— Begin Text —

Passion or Priority

Lylah Taank

Remember when you were 7? You would just do things without really thinking about whether it was considered important to others or not. You wouldn’t weigh the relative merits of football versus video games. You would just run around in the playground, having fun. Or you would be on your couch the entire evening, battling zombies with your remote. You would find beetles and trap them in glass jars, go around smacking people and screaming “Tag!”, eating sand, forgetting that there were tiny ants in the fistful you took into your mouth.


You would do all these things without someone telling you to do so. You would be led by your own excitement and curiosity. And the most amazing thing about it is that you would stop doing it if you stopped liking it. There was no guilt involved, no weighing out the pros and cons. And if you still loved digging up beetles and trapping them in glass jars, you would do just that. You didn’t have to analyze your decisions, determine whether or not this was a fruitful use of your time.


Unfortunately, we’re not seven anymore. Now, all I hear people talking about is “finding their passion.” Sure, I’m a senior, and I, like most of my peers, am graduating next year, and we’re all hoping we end up making a good living out of something we love. But then there’s the question of “How do we look for our passion?” “Where do we start?” Hearing all these questions made me wonder: Are we all really trying to look for our passion? Or are we trying to look for something that will be well-received and accepted?

— End Text —

→ Task list
**a)** Copy the stretch of the passion essay from "Passion or Priority" through "into your mouth." word for word.
**b)** Carry on the passion essay from the point where it stops.
The material after this point comes from an unrelated source.

— Begin Material provided —

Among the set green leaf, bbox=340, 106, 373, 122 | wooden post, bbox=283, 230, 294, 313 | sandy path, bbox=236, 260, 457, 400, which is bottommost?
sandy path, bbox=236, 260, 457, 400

— End Material provided —

→ Per-task answers
**a)**
Passion or Priority

Lylah Taank

Remember when you were 7? You would just do things without really thinking about whether it was considered important to others or not. You wouldn’t weigh the relative merits of football versus video games. You would just run around in the playground, having fun. Or you would be on your couch the entire evening, battling zombies with your remote. You would find beetles and trap them in glass jars, go around smacking people and screaming “Tag!”, eating sand, forgetting that there were tiny ants in the fistful you took into your mouth.

**b)**
Maybe you’ve already found your passion. You're probably just ignoring it. You’re awake 16 hours a day, sometimes probably 20 hours. Is there nothing that dominates your mind in these hours? Isn’t there some idea or topic that is going on inside your head (along with your missing assignments and your predicted score)? Doesn’t the same topic come up in conversations, occupy a significant amount of your free time, or float about in your search history? There must be a topic that dominates all these without you consciously acknowledging it.


Or maybe you’re just avoiding it. Maybe you’re thinking “Well, yeah I like painting and sketching, but I can’t make money out of it…”


Have you even tried?


That’s the problem. The problem is not a lack of passion for something, the problem is productivity. The problem is acceptance. The problem is “I’d love to do this, but this won’t get me a Bentley” or “Mom and Dad would kill me if I pursue stand-up comedy, they want me to be an engineer.”


You see, the problem is priorities.


Many of us have a tendency to prioritize doing a job that plainly sucks for social acceptance over doing something we love. Most of us want to live up to the expectations of our parents by going ahead and becoming an engineer, a lawyer, or a doctor, even if it means hating every second of our job.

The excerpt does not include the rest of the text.